Inoltre, come gli stessi costituzionalisti democratici hanno prescritto, la legge fondamentale dello Stato deve essere “rigida” nel senso che non può essere contraddetta dalle leggi ordinarie, di grado inferiore. Vi sono quindi prescritti compiti e struttura della Suprema Corte Costituzionale col compito di «verificare la costituzionalità delle leggi promulgate dall’Assemblea Legislativa e delle decisioni adottate dal Consiglio Esecutivo» e di «controllare leggi e regolamenti che potessero risultare in conflitto con la lettera e lo spirito della Carta e della Costituzione».

Dunque, come ogni Stato capitalista che si rispetti, la dittatura della classe borghese è inquadrata e abbellita in un meccanismo giuridico formale che solo serve a nascondere la natura di classe dello Stato sventolando davanti ai proletari e ai contadini poveri la logora bandiera dei “diritti”. Che il Rojava si sia dovuto dotare di una carta costituzionale e che inoltre sia così conforme ai principi sanciti dalle costituzioni dei paesi di vecchio decrepito capitalismo, per noi marxisti è immediata conferma del carattere borghese dell’entità statuale che si è creata nel Nord della Siria e delle finalità di dominazione di classe sul proletariato dello Stato che si intende strutturare in tale cornice giuridica.

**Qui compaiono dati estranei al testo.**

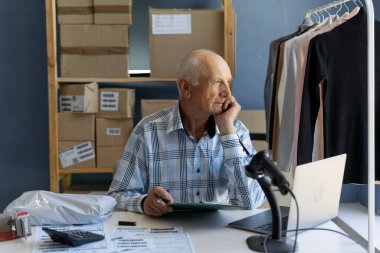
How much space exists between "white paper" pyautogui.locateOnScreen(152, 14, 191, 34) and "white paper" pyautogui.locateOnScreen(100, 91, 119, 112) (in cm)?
45

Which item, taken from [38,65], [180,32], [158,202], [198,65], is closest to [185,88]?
[198,65]

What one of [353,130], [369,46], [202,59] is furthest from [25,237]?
[353,130]

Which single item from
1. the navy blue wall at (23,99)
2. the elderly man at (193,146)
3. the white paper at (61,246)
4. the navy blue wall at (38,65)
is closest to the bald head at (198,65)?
the elderly man at (193,146)

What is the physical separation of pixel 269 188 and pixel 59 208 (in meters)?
0.66

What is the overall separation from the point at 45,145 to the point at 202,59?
2023 millimetres

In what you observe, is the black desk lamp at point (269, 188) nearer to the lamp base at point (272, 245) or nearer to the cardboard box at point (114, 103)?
the lamp base at point (272, 245)

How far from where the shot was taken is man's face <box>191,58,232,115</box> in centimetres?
194

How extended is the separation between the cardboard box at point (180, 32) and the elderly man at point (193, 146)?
1.16 meters

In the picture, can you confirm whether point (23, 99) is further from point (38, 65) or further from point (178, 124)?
point (178, 124)

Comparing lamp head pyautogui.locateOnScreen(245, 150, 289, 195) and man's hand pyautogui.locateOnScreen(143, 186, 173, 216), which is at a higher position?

Non a caso la Carta del Rojava sancisce la difesa della proprietà privata: «Ogni individuo ha il diritto alla proprietà e nessuno può essere privato di un bene se non in conformità con la legge se non per ragioni di pubblica utilità o interesse e in cambio di un giusto indennizzo».

Un merito possiamo riconoscerlo a tale Carta: non vi si fa mai in alcun luogo riferimento al termine “socialismo”.

E l’articolo 86 stabilisce la formula del giuramento dei membri dell’Assemblea Legislativa: «Giuro su Dio Onnipotente...». Questi deputati, che si suppongono tutti credenti nel Padreterno e certi della sua onnipotenza, legifereranno in nome della proprietà capitalistica esattamente come da più di due secoli si fa nei parlamenti democratici di tutto il mondo.